Caption-style text data:
[Start of section]

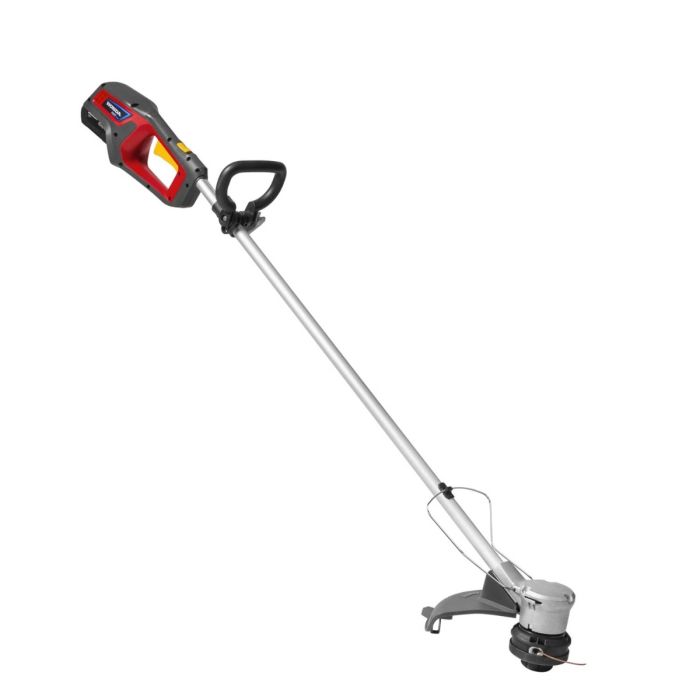 Honda HHT 36 BXB (Strimmer)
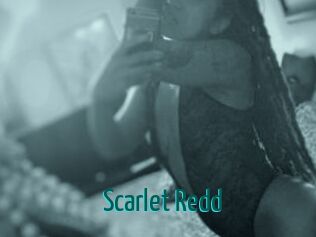 Scarlet_Redd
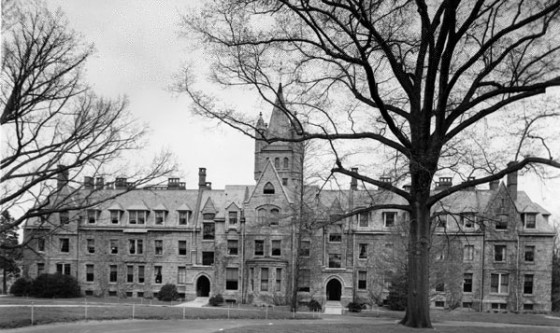 6.17 hutton - barclay hall copy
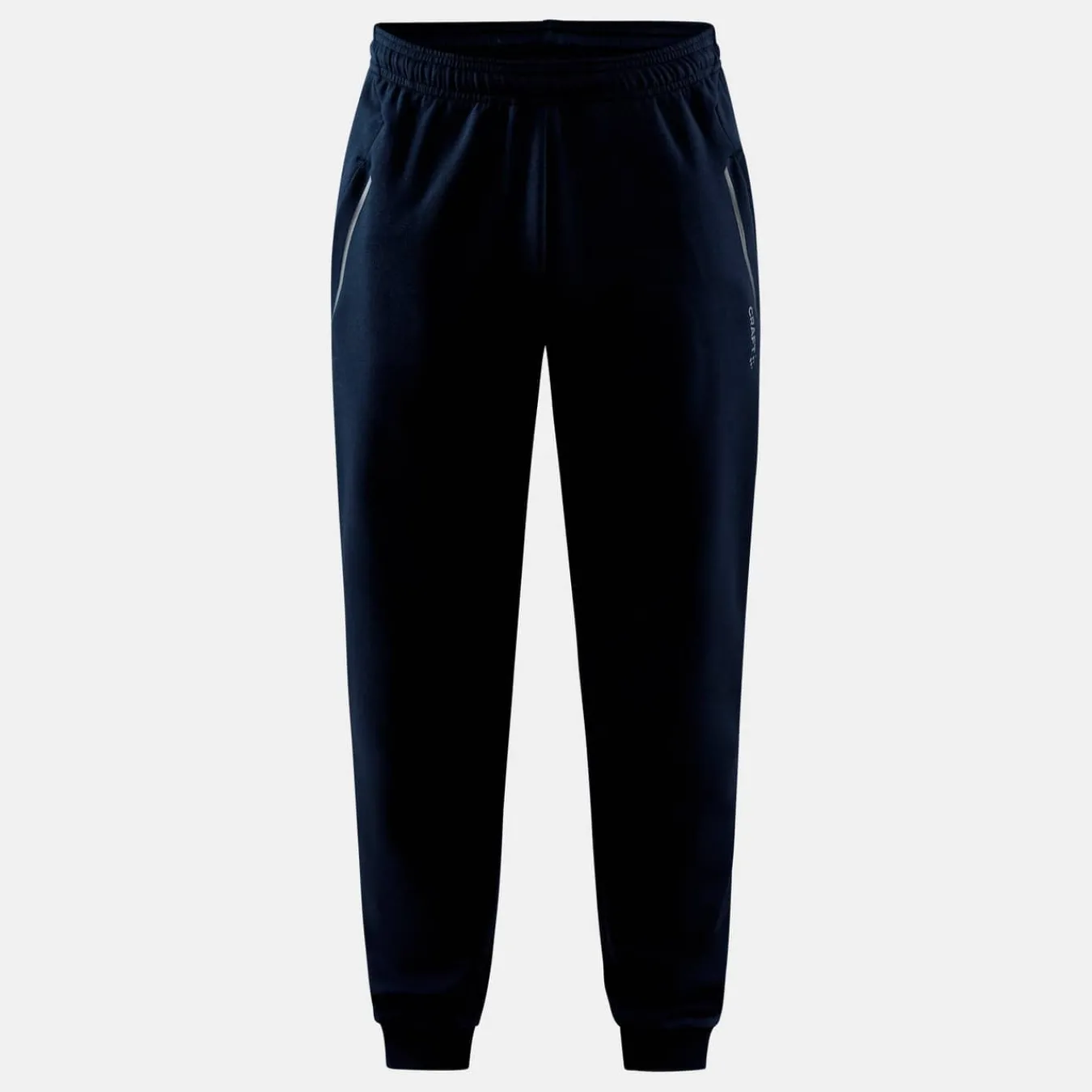 Craft Sportswear Byxor^CORE Soul Sweatpants M Dark Navy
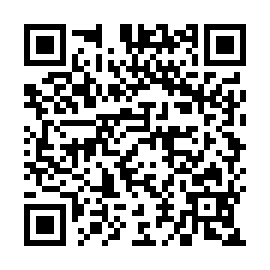 QR 6796c9a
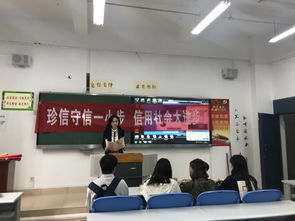 产品及服务信息查询与信息咨询服务 助力企业高效运作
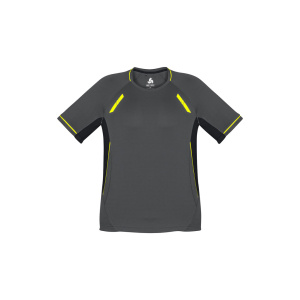 T701KS_Product_GreyBlackFluoroYellow_01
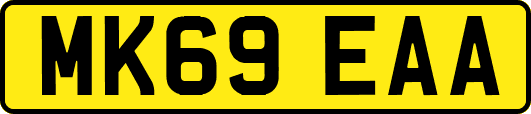 MK69EAA
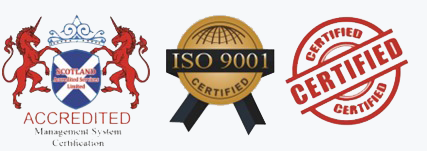 The Juventas Certificates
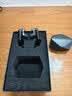 HIFIMAN（海菲曼）Svanar Wireless 2 天鹅二代真无线 主动降噪蓝牙耳机 入耳式无线耳机 大鹅二代 实拍图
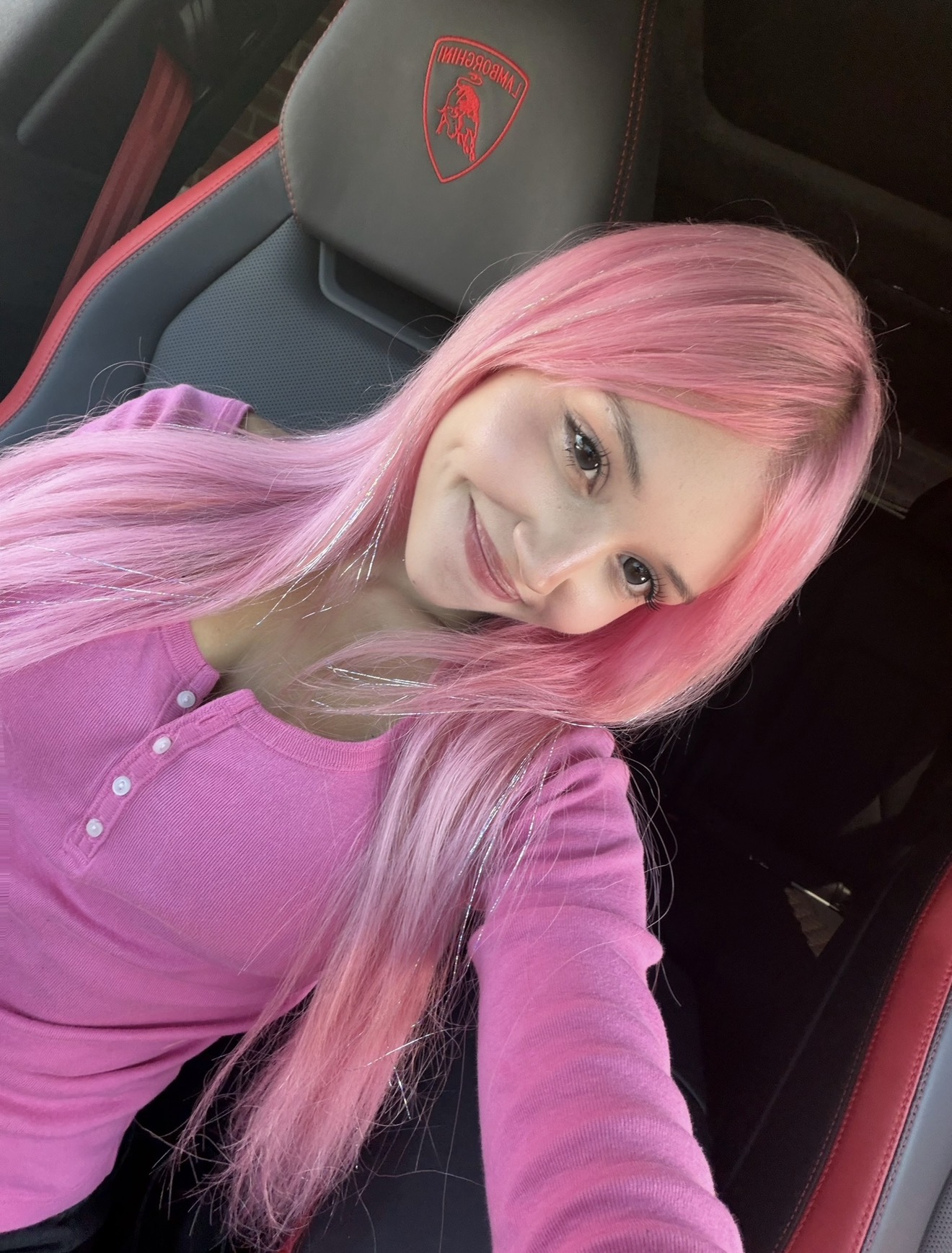 xizzxy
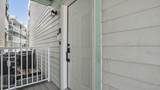3600 Thomas Drive - Photo 22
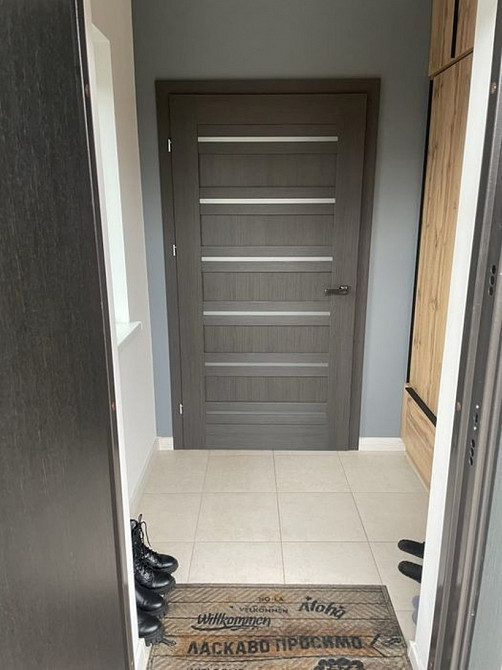 Продам власний будинок с.Святопетрівське 200кв на 8сот.землі Буча - зображення 12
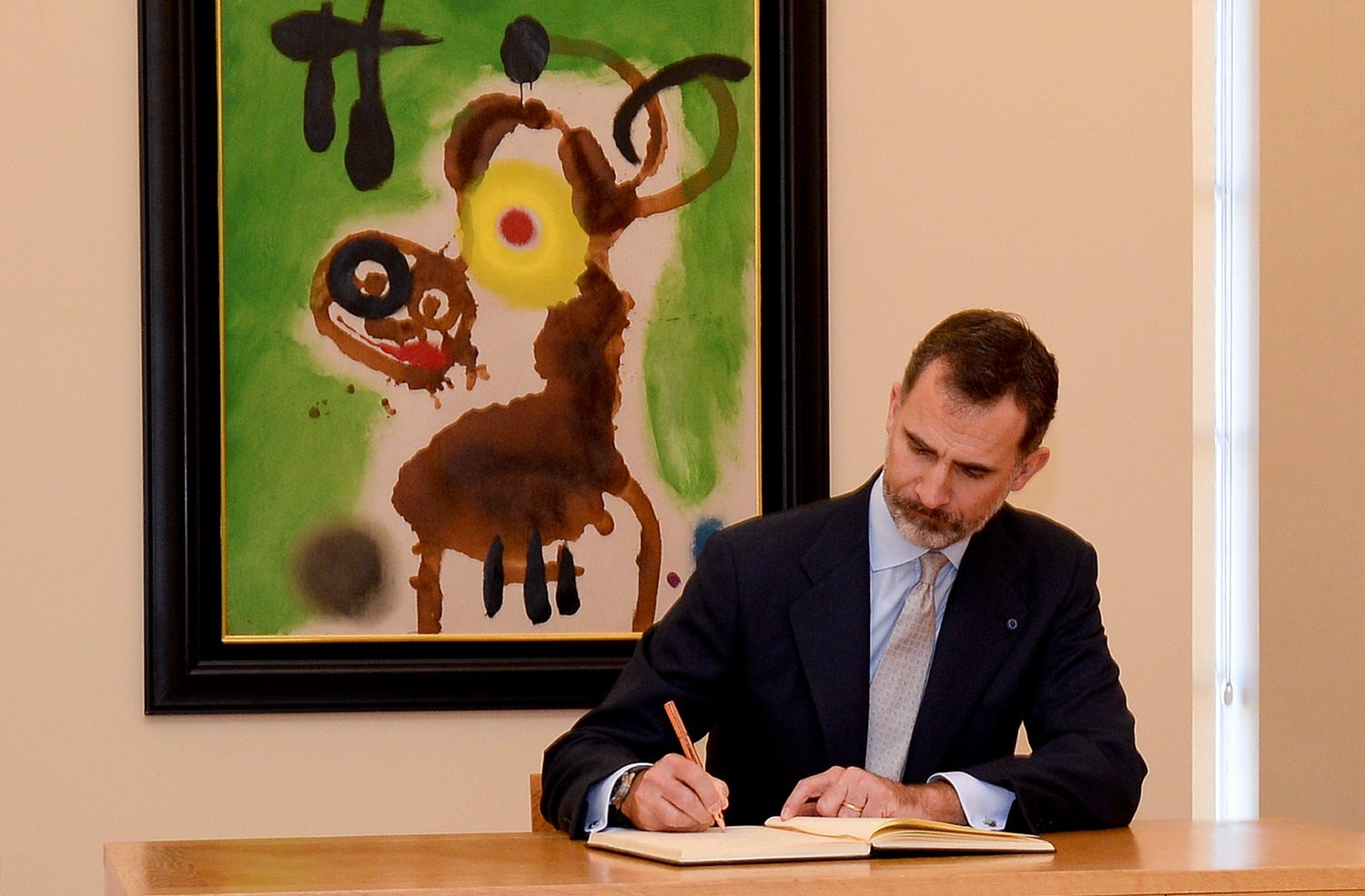  Foto: Ot&aacute;vio Passos - Lusa 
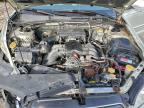 Lot #3317827223 2006 SUBARU OUTBACK OU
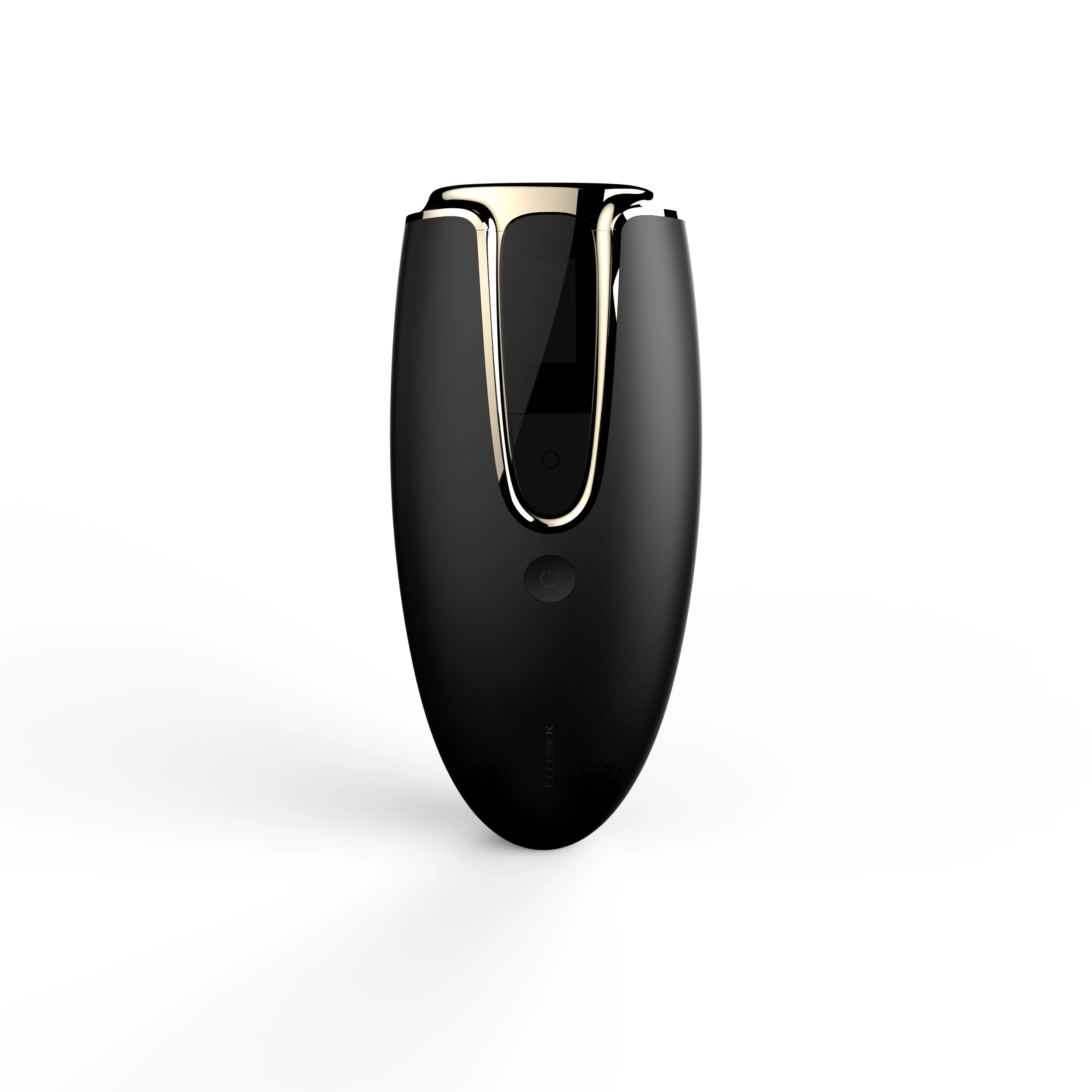 
2019 New Handheld Beauty Device Mini Epilator Home Use IPL hair removal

[End of section]

> _Exercise details_
Set down, word for word, the line that holds "Продам власний будинок" and all lines after it to the end of the entries above, but not the pictures.

> _Worked solution_
 Продам власний будинок с.Святопетрівське 200кв на 8сот.землі Буча - зображення 12
  Foto: Ot&aacute;vio Passos - Lusa 
 Lot #3317827223 2006 SUBARU OUTBACK OU
2019 New Handheld Beauty Device Mini Epilator Home Use IPL hair removal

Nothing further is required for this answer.